Meet our team
Dan Cunnington
Neurosymbolic ML
Dan is an applied scientist with a background in neuro-symbolic machine learning and software engineering. Dan has 8 years experience in the Emerging Technology turned Applied Research team at IBM UK, where he worked on applying symbolic learning techniques to material discovery problems. Dan has also developed a software solution for a Bayesian Optimization library, and led the technical demonstration work for a generative policy project within a large UK-USA collaborative research program. Dan is nearing completion of a PhD from Imperial College London which focuses on extending inductive logic programming systems to learn from raw data.
Fernando Nobre
Co-founder | CTO
Fernando is co-founder and CTO at Durable, and brings a wealth of experience building large-scale AI systems in the real world. Most recently, he led the visual perception effort for the development of autonomous mobile robots at Canvas Technology (and later at Amazon after Canvas was acquired). His broad experience integrating deep learning and traditional components of complex AI systems directly translates to the work of building Durable’s neuro-symbolic AI system. He holds a PhD in Computer Science from the University of Colorado Boulder.
Kia Rahmani
Neurosymbolic ML
Kia is an applied scientist with an extensive background in programming languages theory and artificial intelligence. Before joining Durable, Kia served as a postdoctoral fellow at the University of Texas at Austin, collaborating with Professor Isil Dillig on neurosymbolic machine learning and program synthesis. During his internship at Microsoft's PROSE team, Kia developed one of the earliest program synthesis algorithms using large language models under the guidance of Dr.
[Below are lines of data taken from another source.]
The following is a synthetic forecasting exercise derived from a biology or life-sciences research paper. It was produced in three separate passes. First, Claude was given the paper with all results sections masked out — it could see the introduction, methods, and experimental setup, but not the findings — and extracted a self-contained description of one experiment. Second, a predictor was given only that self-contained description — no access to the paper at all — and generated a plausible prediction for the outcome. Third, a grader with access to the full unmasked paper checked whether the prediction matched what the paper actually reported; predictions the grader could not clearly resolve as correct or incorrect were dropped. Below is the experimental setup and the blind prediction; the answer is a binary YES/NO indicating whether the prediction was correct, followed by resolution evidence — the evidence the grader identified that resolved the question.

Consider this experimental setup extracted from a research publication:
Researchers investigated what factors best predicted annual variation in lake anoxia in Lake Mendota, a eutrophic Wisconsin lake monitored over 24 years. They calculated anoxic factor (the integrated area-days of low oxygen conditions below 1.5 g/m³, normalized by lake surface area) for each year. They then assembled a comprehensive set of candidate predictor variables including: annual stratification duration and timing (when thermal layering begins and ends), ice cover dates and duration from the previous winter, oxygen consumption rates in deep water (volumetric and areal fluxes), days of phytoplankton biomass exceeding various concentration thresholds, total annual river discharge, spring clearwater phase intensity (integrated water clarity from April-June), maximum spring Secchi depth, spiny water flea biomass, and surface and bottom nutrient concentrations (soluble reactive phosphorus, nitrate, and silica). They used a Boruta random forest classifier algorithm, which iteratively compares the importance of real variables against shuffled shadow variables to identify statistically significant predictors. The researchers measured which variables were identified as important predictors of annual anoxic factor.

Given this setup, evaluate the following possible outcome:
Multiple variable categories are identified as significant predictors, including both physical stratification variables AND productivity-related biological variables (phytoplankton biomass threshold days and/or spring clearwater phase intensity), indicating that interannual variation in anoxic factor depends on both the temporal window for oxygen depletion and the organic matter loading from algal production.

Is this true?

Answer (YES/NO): YES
Sumit Gulwani. Kia holds a PhD in Computer Science from Purdue University, where his doctoral thesis focused on concurrency theory in modern database systems.
Liam McInroy
ML Engineering
Liam McInroy is a machine learning engineer at Durable. He has previous research experience in various groups across Harvard, MIT, and Intel spanning topics such as higher category theory, provable reinforcement learning, inferring goals of humans through probabilistic programming, and supercomputing on distributed systems. In more consumer facing roles, Liam designed data validation systems for Sunshine Contacts, and he has released several mobile games with over 50,000 downloads. Liam holds a Master’s in Computer Science and a Bachelor’s in Mathematics, both from Harvard.
Mike Kasper
Deep Learning
Mike Kasper is an applied scientist with broad and deep experience combining deep learning and traditional AI systems. Before joining Durable, he built neuro-symbolic perception systems at Amazon to power autonomous robotic navigation in complex unstructured environments. As part of training and validating the necessary models, Mike explored the use of high fidelity simulation for data generation. He holds a PhD from the University of Colorado Boulder, where his research focus was visual perception in challenging illumination environments.
Nima Keivan
Co-founder | CEO
Nima is co-founder and CEO at Durable. Before Durable, he was co-founder and CTO of Canvas Technology, a startup in Boulder CO developing vision-based autonomous mobile robots for manufacturing and logistics.After helping to transition the team at Amazon following the acquisition of Canvas Technoology, Nima joined Xplorer Capital helping the team source and assess early-stage startup deals in deeptech, AI, and sustainability. Nima holds a PhD from the University of Colorado Boulder, where his research focus was visual perception and control for agile autonomous vehicles.
Our Advisors
Kevin Ellis
Advisor
Kevin Ellis is Assistant Professor of Computer Science at Cornell University working on artificial intelligence and program synthesis, with the goal of better combining reasoning and learning. His research is motivated by the goals of building machine learning systems that generalize strongly (extrapolating rather than interpolating); while requiring less data (greater sample efficiency); and which acquire interpretable knowledge that humans can understand and build on. He draws on ideas and techniques from machine learning, artificial intelligence, programming languages, and cognitive science. He received his Ph.D. in Computer Science from MIT.
Noah Goodman
Advisor
Noah D. Goodman is Associate Professor of Psychology, Linguistics (by courtesy), and Computer Science (by courtesy) at Stanford University. He studies the computational basis of human thought, merging behavioral experiments with formal methods from statistics and logic. Specific projects vary from concept learning and language understanding to inference algorithms for probabilistic programming languages. He received his Ph.D. in mathematics from the University of Texas at Austin in 2003. In 2005 he entered cognitive science, working as Postdoc and Research Scientist at MIT. In 2010 he moved to Stanford where he runs the Computation and Cognition Lab.